Start of Page text

February 25, 2012

On the Road in Sindh

The seven missing prisoners from Rawalpindi's Adiala Jail have finally been presented at the Supreme Court upon the order of Chief Justice Chaudhry, barely able to walk or talk. The people present in Court were reportedly horrified by their appearance. An investigation has been opened and the involved agencies were ordered to produce the full records from the day they were detained, including the four prisoners who died in custody. "Humanity means something", Chief Justice Chaudhry proclaimed at the hearing.

The Pakistani Supreme Court adjourns the next hearing in the contempt case against PM Gilani until February 28th and Memogate continues to simmer with Mansoor Ijaz, the Pakistani-US businessman at the center of the story being questioned in London these days.

Inviting Sharmeen Obaid-Chinoy in Karachi for a luncheon, a year after she presented her documentary "Pakistan's Taliban Generation" in New York at OTR is a tremendous pleasure, sharing her joy about the recent Academy's Oscar Nomination for her last documentary "Saving Face" about acid crimes in Pakistan. These crimes are the most hideous attacks on women, robbing them of their visual identity, leaving them with immeasurable pain and endless surgeries, if there are means available at all. The attackers are rarely identified, even less prosecuted.

End of Page text
Start of Data

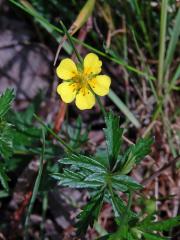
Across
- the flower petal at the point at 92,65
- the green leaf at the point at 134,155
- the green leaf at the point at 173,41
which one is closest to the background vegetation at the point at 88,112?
the green leaf at the point at 173,41

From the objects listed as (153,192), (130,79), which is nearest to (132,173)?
(153,192)

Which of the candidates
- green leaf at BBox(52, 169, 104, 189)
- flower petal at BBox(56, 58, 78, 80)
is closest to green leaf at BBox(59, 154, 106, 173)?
green leaf at BBox(52, 169, 104, 189)

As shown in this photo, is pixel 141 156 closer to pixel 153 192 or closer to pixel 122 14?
pixel 153 192

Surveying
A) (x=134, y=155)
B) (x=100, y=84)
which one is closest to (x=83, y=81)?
(x=100, y=84)

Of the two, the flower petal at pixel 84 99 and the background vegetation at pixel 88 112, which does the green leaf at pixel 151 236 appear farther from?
the flower petal at pixel 84 99

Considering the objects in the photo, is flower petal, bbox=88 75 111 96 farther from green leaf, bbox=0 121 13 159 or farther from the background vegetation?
green leaf, bbox=0 121 13 159

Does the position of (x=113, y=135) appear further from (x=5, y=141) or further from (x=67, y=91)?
(x=5, y=141)
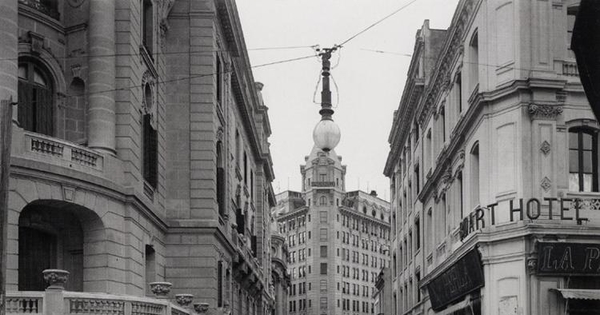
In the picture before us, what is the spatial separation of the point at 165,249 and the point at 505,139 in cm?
1262

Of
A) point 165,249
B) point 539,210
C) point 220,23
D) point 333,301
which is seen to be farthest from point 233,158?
point 333,301

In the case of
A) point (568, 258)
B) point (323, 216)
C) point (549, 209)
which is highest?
point (323, 216)

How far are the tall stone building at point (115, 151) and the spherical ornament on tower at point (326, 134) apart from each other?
7.61 metres

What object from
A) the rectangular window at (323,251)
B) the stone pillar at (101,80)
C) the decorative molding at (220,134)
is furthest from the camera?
the rectangular window at (323,251)

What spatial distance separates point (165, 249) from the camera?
3228 cm

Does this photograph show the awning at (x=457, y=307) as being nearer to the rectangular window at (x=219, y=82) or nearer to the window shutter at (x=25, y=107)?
the rectangular window at (x=219, y=82)

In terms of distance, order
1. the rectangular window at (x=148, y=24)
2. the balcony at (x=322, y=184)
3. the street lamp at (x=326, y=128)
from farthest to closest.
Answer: the balcony at (x=322, y=184), the rectangular window at (x=148, y=24), the street lamp at (x=326, y=128)

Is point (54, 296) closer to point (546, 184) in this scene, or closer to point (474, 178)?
point (546, 184)

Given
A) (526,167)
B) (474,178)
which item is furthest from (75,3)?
(474,178)

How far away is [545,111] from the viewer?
2720 centimetres

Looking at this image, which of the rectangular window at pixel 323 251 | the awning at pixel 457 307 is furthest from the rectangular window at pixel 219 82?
the rectangular window at pixel 323 251

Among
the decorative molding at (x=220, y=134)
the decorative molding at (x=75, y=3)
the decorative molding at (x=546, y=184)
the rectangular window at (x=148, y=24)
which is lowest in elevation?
the decorative molding at (x=546, y=184)

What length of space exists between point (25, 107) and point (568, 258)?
1592 cm

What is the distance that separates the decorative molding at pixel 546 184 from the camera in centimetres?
2688
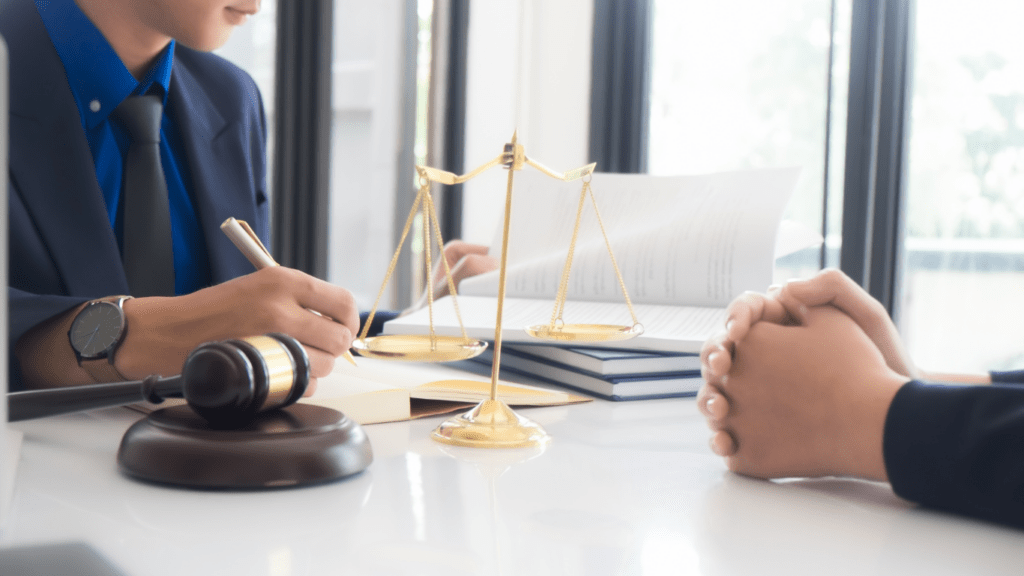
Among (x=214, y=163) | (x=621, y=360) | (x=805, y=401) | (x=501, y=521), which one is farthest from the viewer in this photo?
(x=214, y=163)

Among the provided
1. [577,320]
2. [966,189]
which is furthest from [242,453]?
[966,189]

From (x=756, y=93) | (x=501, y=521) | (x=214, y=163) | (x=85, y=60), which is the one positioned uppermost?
(x=756, y=93)

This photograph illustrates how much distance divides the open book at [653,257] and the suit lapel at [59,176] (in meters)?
0.35

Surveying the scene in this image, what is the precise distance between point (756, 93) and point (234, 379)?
2.00 meters

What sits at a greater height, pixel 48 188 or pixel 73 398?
pixel 48 188

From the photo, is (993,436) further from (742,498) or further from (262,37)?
(262,37)

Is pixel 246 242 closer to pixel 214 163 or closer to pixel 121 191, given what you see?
pixel 121 191

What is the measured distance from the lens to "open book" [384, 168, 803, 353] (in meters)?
1.04

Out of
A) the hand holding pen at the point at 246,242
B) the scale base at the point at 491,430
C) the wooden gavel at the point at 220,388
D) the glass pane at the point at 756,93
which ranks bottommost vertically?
the scale base at the point at 491,430

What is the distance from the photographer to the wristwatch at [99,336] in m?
0.76

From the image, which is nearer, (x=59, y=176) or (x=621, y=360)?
(x=621, y=360)

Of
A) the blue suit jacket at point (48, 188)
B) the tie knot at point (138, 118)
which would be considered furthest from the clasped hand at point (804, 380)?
the tie knot at point (138, 118)

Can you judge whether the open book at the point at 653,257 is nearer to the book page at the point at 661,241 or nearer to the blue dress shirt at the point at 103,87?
the book page at the point at 661,241

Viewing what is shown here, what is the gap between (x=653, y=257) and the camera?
113cm
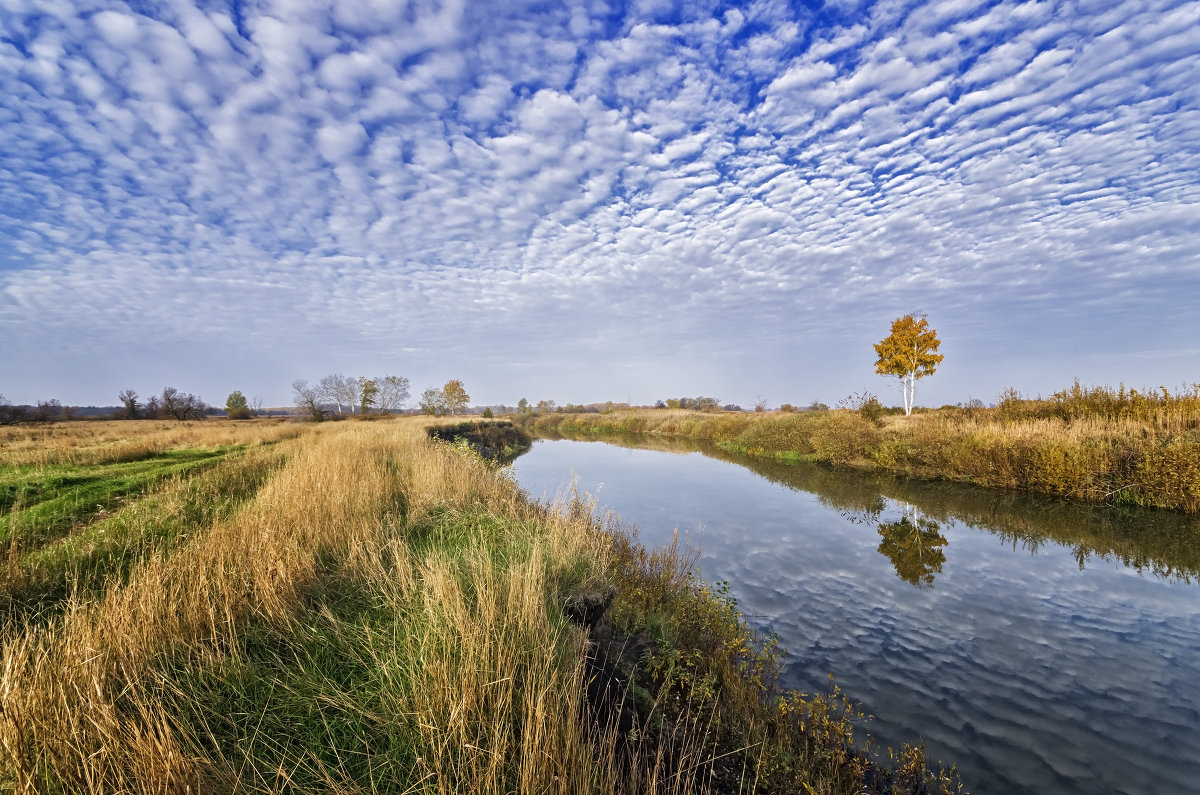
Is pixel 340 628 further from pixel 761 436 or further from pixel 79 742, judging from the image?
pixel 761 436

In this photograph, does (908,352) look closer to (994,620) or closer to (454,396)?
(994,620)

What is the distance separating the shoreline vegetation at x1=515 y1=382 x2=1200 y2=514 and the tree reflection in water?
5192mm

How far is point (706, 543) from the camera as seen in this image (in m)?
11.3

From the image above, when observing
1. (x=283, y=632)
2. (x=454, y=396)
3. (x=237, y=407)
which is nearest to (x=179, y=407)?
(x=237, y=407)

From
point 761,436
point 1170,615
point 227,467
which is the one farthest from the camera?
point 761,436

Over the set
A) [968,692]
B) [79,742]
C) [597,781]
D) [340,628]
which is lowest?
[968,692]

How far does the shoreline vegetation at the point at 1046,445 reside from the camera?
12414 millimetres

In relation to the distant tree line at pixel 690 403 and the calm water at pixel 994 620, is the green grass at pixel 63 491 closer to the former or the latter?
the calm water at pixel 994 620

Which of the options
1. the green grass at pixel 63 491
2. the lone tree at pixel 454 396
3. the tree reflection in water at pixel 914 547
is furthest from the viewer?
the lone tree at pixel 454 396

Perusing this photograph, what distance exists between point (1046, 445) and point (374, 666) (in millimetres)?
19573

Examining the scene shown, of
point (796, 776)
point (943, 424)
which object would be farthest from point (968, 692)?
point (943, 424)

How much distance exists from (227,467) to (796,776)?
12820 millimetres

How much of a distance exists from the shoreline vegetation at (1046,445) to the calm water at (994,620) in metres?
1.02

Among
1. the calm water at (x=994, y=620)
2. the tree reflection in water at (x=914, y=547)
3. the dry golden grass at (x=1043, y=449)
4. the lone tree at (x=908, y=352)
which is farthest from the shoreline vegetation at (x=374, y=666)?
the lone tree at (x=908, y=352)
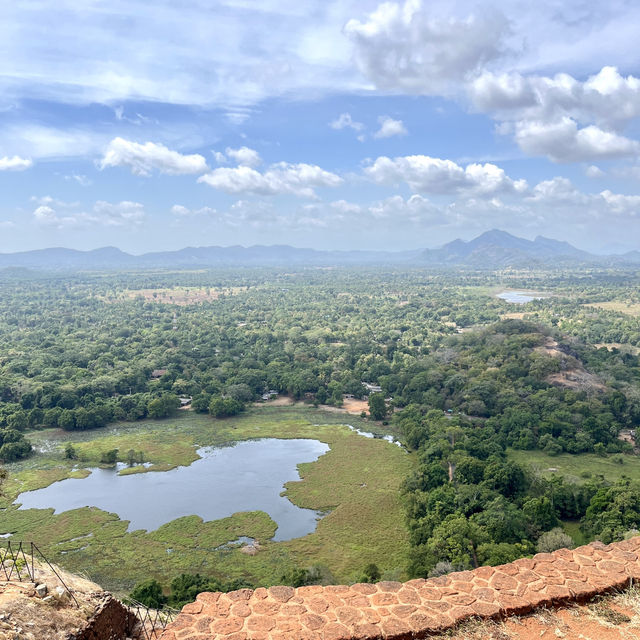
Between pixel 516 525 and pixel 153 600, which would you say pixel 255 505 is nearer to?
pixel 153 600

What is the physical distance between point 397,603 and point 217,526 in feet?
78.1

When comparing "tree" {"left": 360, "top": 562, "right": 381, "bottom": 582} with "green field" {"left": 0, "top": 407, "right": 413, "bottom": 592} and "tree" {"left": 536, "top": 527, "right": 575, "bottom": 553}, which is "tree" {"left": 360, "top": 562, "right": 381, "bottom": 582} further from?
"tree" {"left": 536, "top": 527, "right": 575, "bottom": 553}

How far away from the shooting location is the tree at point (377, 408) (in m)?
49.7

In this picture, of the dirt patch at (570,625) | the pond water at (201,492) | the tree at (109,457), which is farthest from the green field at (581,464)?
the tree at (109,457)

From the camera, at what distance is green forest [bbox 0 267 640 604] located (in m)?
25.0

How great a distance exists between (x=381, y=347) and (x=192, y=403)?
3846 centimetres

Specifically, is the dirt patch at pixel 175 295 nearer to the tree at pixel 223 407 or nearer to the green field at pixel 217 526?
the tree at pixel 223 407

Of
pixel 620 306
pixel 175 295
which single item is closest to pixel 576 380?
pixel 620 306

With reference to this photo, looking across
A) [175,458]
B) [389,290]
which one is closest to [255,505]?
[175,458]

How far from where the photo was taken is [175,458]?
1597 inches

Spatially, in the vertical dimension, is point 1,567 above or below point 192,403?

End of Data

## Problems to solve
#1 Rewrite the Sindh post starting at "On the Road" and ending at "London these days.", putting "High Court" in place of "Supreme Court".
#2 According to the Sindh post, what is Sharmeen Obaid-Chinoy's documentary "Saving Face" about?
#3 Carry on writing the Sindh post from its last sentence.
The items have nothing to do with the Sindh post.

## Answers
#1
On the Road in Sindh

The seven missing prisoners from Rawalpindi's Adiala Jail have finally been presented at the High Court upon the order of Chief Justice Chaudhry, barely able to walk or talk. The people present in Court were reportedly horrified by their appearance. An investigation has been opened and the involved agencies were ordered to produce the full records from the day they were detained, including the four prisoners who died in custody. "Humanity means something", Chief Justice Chaudhry proclaimed at the hearing.

The Pakistani High Court adjourns the next hearing in the contempt case against PM Gilani until February 28th and Memogate continues to simmer with Mansoor Ijaz, the Pakistani-US businessman at the center of the story being questioned in London these days.

#2 Acid crimes in Pakistan.

#3
Curious, courageous, very talented and determined to stay in Pakistan and help to improve the conditions in her country, outspoken, fun loving and beautiful, she is a young urban woman that contrasts sharply with the picture of Pakistani women usually depicted by the media abroad.





Heading for the Oscar Ceremony - important decisions have to be taken! After our lunch she is leaving for a fitting with the young and upcoming designer Sania Maskatiya - her style wonderfully comfortable to wear yet very glamorous, her embroideries of stunning beauty, a craftsmanship still very much alive in Pakistan. Another discovery here, very talented fashion designers combining the sensuality of the east with the elegance of the west.

Our next stops in Karachi give me the opportunity to wear alternately nylon cap, mouth guard, plastic head cap, respiratory protection, shoe covers, earplugs, nose guard, only the hands free for shaking them tirelessly with friendly and patient hosts, who eagerly explain what they are doing:









Denim Jeans production from the refinement of the fibre all the way to the elaborate process of perfect maltreatment of the product in the end - who wants a freshly looking pair of pants these days! This plant produces 40 000 Jeans per day for various brands in Europe and the United States.







Printing money to pay for them - a Swiss company is leading in the production of money paint. Who would doubt their professionalism in that field!






The sophistication of Gate Gourmet Karachi - in case you ever wondered where those neatly packed small bowls, plates and boxes during flights might come from.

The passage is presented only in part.